Common tasks and benchmarks
6-class graph classification with 10-fold cross-validation. GCN with global mean pooling: ~40-50%. GIN: ~50-60%. PNA (Principal Neighbourhood Aggregation): ~55-65%. The variance is high even with 10-fold CV due to the small dataset size. Methods that achieve above 65% typically use data augmentation or pretraining strategies.
Data source
ENZYMES is part of the TUDataset collection and originally from the BRENDA enzyme database. The graph version is available from the TUDataset benchmark suite. PyG downloads it automatically.
BibTeX citation
@article{borgwardt2005protein,
title={Protein Function Prediction via Graph Kernels},
author={Borgwardt, Karsten M. and Ong, Cheng Soon and Sch{\"o}nauer, Stefan and Vishwanathan, S.V.N. and Smola, Alex J. and Kriegel, Hans-Peter},
journal={Bioinformatics},
volume={21},
number={Suppl 1},
pages={i47--i56},
year={2005}
}
@article{morris2020tudataset,
title={TUDataset: A collection of benchmark datasets for learning with graphs},
author={Morris, Christopher and Kriege, Nils M. and Bause, Franka and Kersting, Kristian and Mutzel, Petra and Neumann, Marion},
journal={arXiv preprint arXiv:2007.08663},
year={2020}
}Cite Borgwardt et al. for the ENZYMES dataset, Morris et al. for the TUDataset collection.

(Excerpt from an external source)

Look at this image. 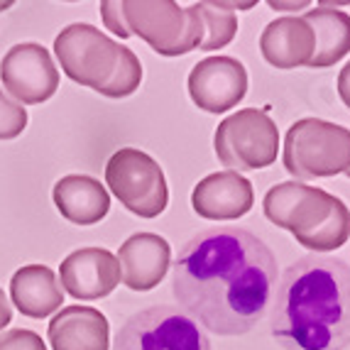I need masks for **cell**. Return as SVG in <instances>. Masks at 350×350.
Instances as JSON below:
<instances>
[{"mask_svg": "<svg viewBox=\"0 0 350 350\" xmlns=\"http://www.w3.org/2000/svg\"><path fill=\"white\" fill-rule=\"evenodd\" d=\"M277 260L243 228H208L181 247L172 292L181 309L216 336H243L262 321Z\"/></svg>", "mask_w": 350, "mask_h": 350, "instance_id": "6da1fadb", "label": "cell"}, {"mask_svg": "<svg viewBox=\"0 0 350 350\" xmlns=\"http://www.w3.org/2000/svg\"><path fill=\"white\" fill-rule=\"evenodd\" d=\"M272 336L286 350H343L350 343V265L306 255L286 267L272 311Z\"/></svg>", "mask_w": 350, "mask_h": 350, "instance_id": "7a4b0ae2", "label": "cell"}, {"mask_svg": "<svg viewBox=\"0 0 350 350\" xmlns=\"http://www.w3.org/2000/svg\"><path fill=\"white\" fill-rule=\"evenodd\" d=\"M284 170L297 179H323L350 170V130L321 118H301L286 130Z\"/></svg>", "mask_w": 350, "mask_h": 350, "instance_id": "3957f363", "label": "cell"}, {"mask_svg": "<svg viewBox=\"0 0 350 350\" xmlns=\"http://www.w3.org/2000/svg\"><path fill=\"white\" fill-rule=\"evenodd\" d=\"M123 18L130 35L140 37L162 57H179L201 47L204 23L196 5L172 0H125Z\"/></svg>", "mask_w": 350, "mask_h": 350, "instance_id": "277c9868", "label": "cell"}, {"mask_svg": "<svg viewBox=\"0 0 350 350\" xmlns=\"http://www.w3.org/2000/svg\"><path fill=\"white\" fill-rule=\"evenodd\" d=\"M213 150L228 172L265 170L277 159L280 130L267 111L243 108L218 123Z\"/></svg>", "mask_w": 350, "mask_h": 350, "instance_id": "5b68a950", "label": "cell"}, {"mask_svg": "<svg viewBox=\"0 0 350 350\" xmlns=\"http://www.w3.org/2000/svg\"><path fill=\"white\" fill-rule=\"evenodd\" d=\"M105 184L130 213L140 218H157L170 204L162 167L137 147H123L108 159Z\"/></svg>", "mask_w": 350, "mask_h": 350, "instance_id": "8992f818", "label": "cell"}, {"mask_svg": "<svg viewBox=\"0 0 350 350\" xmlns=\"http://www.w3.org/2000/svg\"><path fill=\"white\" fill-rule=\"evenodd\" d=\"M54 54L71 81L103 94L116 74L123 44L103 35L94 25L74 23L54 37Z\"/></svg>", "mask_w": 350, "mask_h": 350, "instance_id": "52a82bcc", "label": "cell"}, {"mask_svg": "<svg viewBox=\"0 0 350 350\" xmlns=\"http://www.w3.org/2000/svg\"><path fill=\"white\" fill-rule=\"evenodd\" d=\"M113 350H211V340L184 311L152 306L123 323Z\"/></svg>", "mask_w": 350, "mask_h": 350, "instance_id": "ba28073f", "label": "cell"}, {"mask_svg": "<svg viewBox=\"0 0 350 350\" xmlns=\"http://www.w3.org/2000/svg\"><path fill=\"white\" fill-rule=\"evenodd\" d=\"M343 201L319 187H306L301 181H282L265 193L262 208L267 221L284 228L297 238H306L321 226Z\"/></svg>", "mask_w": 350, "mask_h": 350, "instance_id": "9c48e42d", "label": "cell"}, {"mask_svg": "<svg viewBox=\"0 0 350 350\" xmlns=\"http://www.w3.org/2000/svg\"><path fill=\"white\" fill-rule=\"evenodd\" d=\"M3 88L20 105L49 100L59 88V69L47 49L37 42H23L5 52L0 62Z\"/></svg>", "mask_w": 350, "mask_h": 350, "instance_id": "30bf717a", "label": "cell"}, {"mask_svg": "<svg viewBox=\"0 0 350 350\" xmlns=\"http://www.w3.org/2000/svg\"><path fill=\"white\" fill-rule=\"evenodd\" d=\"M189 96L206 113H226L247 94V71L233 57H206L189 74Z\"/></svg>", "mask_w": 350, "mask_h": 350, "instance_id": "8fae6325", "label": "cell"}, {"mask_svg": "<svg viewBox=\"0 0 350 350\" xmlns=\"http://www.w3.org/2000/svg\"><path fill=\"white\" fill-rule=\"evenodd\" d=\"M120 262L105 247H81L59 265V284L79 301L103 299L120 284Z\"/></svg>", "mask_w": 350, "mask_h": 350, "instance_id": "7c38bea8", "label": "cell"}, {"mask_svg": "<svg viewBox=\"0 0 350 350\" xmlns=\"http://www.w3.org/2000/svg\"><path fill=\"white\" fill-rule=\"evenodd\" d=\"M255 204L250 179L238 172H216L193 187L191 208L206 221H235L243 218Z\"/></svg>", "mask_w": 350, "mask_h": 350, "instance_id": "4fadbf2b", "label": "cell"}, {"mask_svg": "<svg viewBox=\"0 0 350 350\" xmlns=\"http://www.w3.org/2000/svg\"><path fill=\"white\" fill-rule=\"evenodd\" d=\"M123 284L133 292H150L164 280L172 265L170 243L157 233H135L118 250Z\"/></svg>", "mask_w": 350, "mask_h": 350, "instance_id": "5bb4252c", "label": "cell"}, {"mask_svg": "<svg viewBox=\"0 0 350 350\" xmlns=\"http://www.w3.org/2000/svg\"><path fill=\"white\" fill-rule=\"evenodd\" d=\"M52 350H108L111 323L94 306H64L47 326Z\"/></svg>", "mask_w": 350, "mask_h": 350, "instance_id": "9a60e30c", "label": "cell"}, {"mask_svg": "<svg viewBox=\"0 0 350 350\" xmlns=\"http://www.w3.org/2000/svg\"><path fill=\"white\" fill-rule=\"evenodd\" d=\"M314 29L304 18H277L260 35V52L275 69H299L314 59Z\"/></svg>", "mask_w": 350, "mask_h": 350, "instance_id": "2e32d148", "label": "cell"}, {"mask_svg": "<svg viewBox=\"0 0 350 350\" xmlns=\"http://www.w3.org/2000/svg\"><path fill=\"white\" fill-rule=\"evenodd\" d=\"M54 206L74 226L100 223L111 211V193L98 179L88 174H69L54 184Z\"/></svg>", "mask_w": 350, "mask_h": 350, "instance_id": "e0dca14e", "label": "cell"}, {"mask_svg": "<svg viewBox=\"0 0 350 350\" xmlns=\"http://www.w3.org/2000/svg\"><path fill=\"white\" fill-rule=\"evenodd\" d=\"M10 299L27 319H47L64 304V289L44 265H25L10 280Z\"/></svg>", "mask_w": 350, "mask_h": 350, "instance_id": "ac0fdd59", "label": "cell"}, {"mask_svg": "<svg viewBox=\"0 0 350 350\" xmlns=\"http://www.w3.org/2000/svg\"><path fill=\"white\" fill-rule=\"evenodd\" d=\"M304 20L314 29V59L311 69H326L350 52V15L338 8L316 5L314 10H306Z\"/></svg>", "mask_w": 350, "mask_h": 350, "instance_id": "d6986e66", "label": "cell"}, {"mask_svg": "<svg viewBox=\"0 0 350 350\" xmlns=\"http://www.w3.org/2000/svg\"><path fill=\"white\" fill-rule=\"evenodd\" d=\"M199 10V18L204 23V42L201 47L204 52L228 47L233 37L238 35V18L233 10L223 8V3H193Z\"/></svg>", "mask_w": 350, "mask_h": 350, "instance_id": "ffe728a7", "label": "cell"}, {"mask_svg": "<svg viewBox=\"0 0 350 350\" xmlns=\"http://www.w3.org/2000/svg\"><path fill=\"white\" fill-rule=\"evenodd\" d=\"M142 81V64L140 59L135 57L133 49L123 47L120 54V62L116 66V74L108 81V86L103 88L100 96H108V98H125V96H133Z\"/></svg>", "mask_w": 350, "mask_h": 350, "instance_id": "44dd1931", "label": "cell"}, {"mask_svg": "<svg viewBox=\"0 0 350 350\" xmlns=\"http://www.w3.org/2000/svg\"><path fill=\"white\" fill-rule=\"evenodd\" d=\"M27 128V111L0 88V140H15Z\"/></svg>", "mask_w": 350, "mask_h": 350, "instance_id": "7402d4cb", "label": "cell"}, {"mask_svg": "<svg viewBox=\"0 0 350 350\" xmlns=\"http://www.w3.org/2000/svg\"><path fill=\"white\" fill-rule=\"evenodd\" d=\"M0 350H47V343L27 328H10L0 333Z\"/></svg>", "mask_w": 350, "mask_h": 350, "instance_id": "603a6c76", "label": "cell"}, {"mask_svg": "<svg viewBox=\"0 0 350 350\" xmlns=\"http://www.w3.org/2000/svg\"><path fill=\"white\" fill-rule=\"evenodd\" d=\"M100 18H103L105 29H111L113 35H118L120 40H128L130 37L128 27H125L123 3L120 0H105V3H100Z\"/></svg>", "mask_w": 350, "mask_h": 350, "instance_id": "cb8c5ba5", "label": "cell"}, {"mask_svg": "<svg viewBox=\"0 0 350 350\" xmlns=\"http://www.w3.org/2000/svg\"><path fill=\"white\" fill-rule=\"evenodd\" d=\"M338 96L343 100V105L350 111V62L340 69L338 74Z\"/></svg>", "mask_w": 350, "mask_h": 350, "instance_id": "d4e9b609", "label": "cell"}, {"mask_svg": "<svg viewBox=\"0 0 350 350\" xmlns=\"http://www.w3.org/2000/svg\"><path fill=\"white\" fill-rule=\"evenodd\" d=\"M8 323H12V306H10V301H8L5 292L0 289V331H3Z\"/></svg>", "mask_w": 350, "mask_h": 350, "instance_id": "484cf974", "label": "cell"}, {"mask_svg": "<svg viewBox=\"0 0 350 350\" xmlns=\"http://www.w3.org/2000/svg\"><path fill=\"white\" fill-rule=\"evenodd\" d=\"M269 8L284 10V12H297V10H304V8H309V3H277V0H269Z\"/></svg>", "mask_w": 350, "mask_h": 350, "instance_id": "4316f807", "label": "cell"}, {"mask_svg": "<svg viewBox=\"0 0 350 350\" xmlns=\"http://www.w3.org/2000/svg\"><path fill=\"white\" fill-rule=\"evenodd\" d=\"M5 8H10V3H0V10H5Z\"/></svg>", "mask_w": 350, "mask_h": 350, "instance_id": "83f0119b", "label": "cell"}, {"mask_svg": "<svg viewBox=\"0 0 350 350\" xmlns=\"http://www.w3.org/2000/svg\"><path fill=\"white\" fill-rule=\"evenodd\" d=\"M345 174H348V179H350V170H348V172H345Z\"/></svg>", "mask_w": 350, "mask_h": 350, "instance_id": "f1b7e54d", "label": "cell"}]
</instances>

Example: protein function prediction
Biotech companies need to predict enzyme function from structure to design better catalysts for industrial processes. An enzyme that efficiently breaks down plastic waste could be worth billions. GNN-based function prediction accelerates this search by screening candidate protein structures computationally before expensive laboratory synthesis. ENZYMES benchmarks the core classification capability underlying these industrial applications.
From benchmark to production
Production protein function prediction uses 3D coordinates, amino acid sequences, evolutionary information (multiple sequence alignments), and datasets thousands of times larger than ENZYMES. AlphaFold and ESMFold have transformed the field by predicting structure from sequence. The next frontier is predicting function from predicted structure -- where graph neural networks play a central role.